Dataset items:
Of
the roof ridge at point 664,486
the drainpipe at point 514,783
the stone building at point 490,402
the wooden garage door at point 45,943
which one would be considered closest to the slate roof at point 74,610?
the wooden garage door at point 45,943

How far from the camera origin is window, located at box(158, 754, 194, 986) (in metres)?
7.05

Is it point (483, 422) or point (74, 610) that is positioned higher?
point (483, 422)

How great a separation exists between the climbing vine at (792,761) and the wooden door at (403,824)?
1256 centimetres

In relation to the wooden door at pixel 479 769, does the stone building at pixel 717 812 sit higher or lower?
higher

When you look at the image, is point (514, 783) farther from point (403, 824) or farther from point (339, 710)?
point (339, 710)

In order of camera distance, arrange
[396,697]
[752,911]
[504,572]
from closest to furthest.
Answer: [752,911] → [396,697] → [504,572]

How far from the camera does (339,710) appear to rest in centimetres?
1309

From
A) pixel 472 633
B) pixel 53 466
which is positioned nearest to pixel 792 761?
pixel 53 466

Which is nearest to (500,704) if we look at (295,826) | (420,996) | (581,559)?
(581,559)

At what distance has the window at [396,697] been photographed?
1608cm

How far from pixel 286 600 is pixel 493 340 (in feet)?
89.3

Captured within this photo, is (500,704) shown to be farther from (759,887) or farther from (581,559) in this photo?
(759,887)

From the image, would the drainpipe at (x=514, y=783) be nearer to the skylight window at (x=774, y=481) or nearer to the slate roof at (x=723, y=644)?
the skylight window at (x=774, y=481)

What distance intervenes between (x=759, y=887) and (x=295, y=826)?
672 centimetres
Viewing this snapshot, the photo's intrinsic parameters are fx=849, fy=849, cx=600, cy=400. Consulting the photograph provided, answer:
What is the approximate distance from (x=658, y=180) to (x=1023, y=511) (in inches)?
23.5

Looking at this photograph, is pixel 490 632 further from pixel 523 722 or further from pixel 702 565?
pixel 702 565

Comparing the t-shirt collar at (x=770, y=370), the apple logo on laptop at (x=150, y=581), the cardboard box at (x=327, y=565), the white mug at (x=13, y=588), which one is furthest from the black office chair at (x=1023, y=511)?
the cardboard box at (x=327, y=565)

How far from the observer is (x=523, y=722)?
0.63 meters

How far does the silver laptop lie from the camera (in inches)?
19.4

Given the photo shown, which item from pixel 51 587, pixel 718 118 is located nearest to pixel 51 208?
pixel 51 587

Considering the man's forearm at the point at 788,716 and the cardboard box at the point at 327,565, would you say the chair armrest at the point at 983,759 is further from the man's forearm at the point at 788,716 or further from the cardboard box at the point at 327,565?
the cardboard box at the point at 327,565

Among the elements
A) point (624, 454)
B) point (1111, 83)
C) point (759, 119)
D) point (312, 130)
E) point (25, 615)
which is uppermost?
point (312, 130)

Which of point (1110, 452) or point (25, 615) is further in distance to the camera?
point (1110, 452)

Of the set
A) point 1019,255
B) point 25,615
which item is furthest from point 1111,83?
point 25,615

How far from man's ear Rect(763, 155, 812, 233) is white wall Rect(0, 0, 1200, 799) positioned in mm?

■ **The problem**:
Return every line of the material above verbatim, with no changes.

■ **Response below**:
Of
the roof ridge at point 664,486
the drainpipe at point 514,783
the stone building at point 490,402
the wooden garage door at point 45,943
which one would be considered closest to the slate roof at point 74,610?
the wooden garage door at point 45,943

How far from the camera origin is window, located at box(158, 754, 194, 986) (in metres)?
7.05

Is it point (483, 422) or point (74, 610) that is positioned higher?
point (483, 422)

How great a separation exists between the climbing vine at (792,761) and the wooden door at (403,824)?
1256 centimetres

In relation to the wooden door at pixel 479 769, does the stone building at pixel 717 812 sit higher or lower?
higher

When you look at the image, is point (514, 783) farther from point (403, 824) or farther from point (339, 710)?
point (339, 710)

In order of camera distance, arrange
[396,697]
[752,911]
[504,572]
from closest to furthest.
Answer: [752,911] → [396,697] → [504,572]

How far from the camera does (339,710) appear to rest in centimetres?
1309

From
A) pixel 472 633
B) pixel 53 466
which is positioned nearest to pixel 792 761?
pixel 53 466

Which is nearest to (500,704) if we look at (295,826) | (420,996) | (581,559)?
(581,559)

At what distance has the window at [396,697] been photographed?
1608cm

How far from pixel 286 600 is pixel 493 340 (in feet)?
89.3

Captured within this photo, is (500,704) shown to be farther from (759,887) or farther from (581,559) in this photo?
(759,887)

From the image, would the drainpipe at (x=514, y=783) be nearer to the skylight window at (x=774, y=481) or nearer to the slate roof at (x=723, y=644)?
the skylight window at (x=774, y=481)

What distance intervenes between (x=759, y=887) and (x=295, y=826)?
672 centimetres
Viewing this snapshot, the photo's intrinsic parameters are fx=849, fy=849, cx=600, cy=400. Consulting the photograph provided, answer:
What is the approximate distance from (x=658, y=180) to (x=1023, y=511) (in inches)?
23.5

Looking at this photograph, is pixel 490 632 further from pixel 523 722 or further from pixel 702 565?
pixel 702 565

Comparing the t-shirt collar at (x=770, y=370), the apple logo on laptop at (x=150, y=581), the cardboard box at (x=327, y=565), the white mug at (x=13, y=588), which one is furthest from the black office chair at (x=1023, y=511)?
the cardboard box at (x=327, y=565)

How far from the observer is (x=523, y=722)?
0.63 meters

How far does the silver laptop lie from the camera (in inches)?
19.4

Given the photo shown, which item from pixel 51 587, pixel 718 118 is located nearest to pixel 51 208?
pixel 51 587

Considering the man's forearm at the point at 788,716 and the cardboard box at the point at 327,565, would you say the chair armrest at the point at 983,759 is further from the man's forearm at the point at 788,716 or further from the cardboard box at the point at 327,565?
the cardboard box at the point at 327,565

Among the elements
A) point (624, 454)
B) point (1111, 83)
C) point (759, 119)
D) point (312, 130)
E) point (25, 615)
which is uppermost?
point (312, 130)

Which of point (1110, 452) or point (25, 615) is further in distance to the camera?
point (1110, 452)

Of the set
A) point 1019,255
B) point 25,615
which item is furthest from point 1111,83?
point 25,615

How far from man's ear Rect(763, 155, 812, 233) is white wall Rect(0, 0, 1200, 799) positioned in mm?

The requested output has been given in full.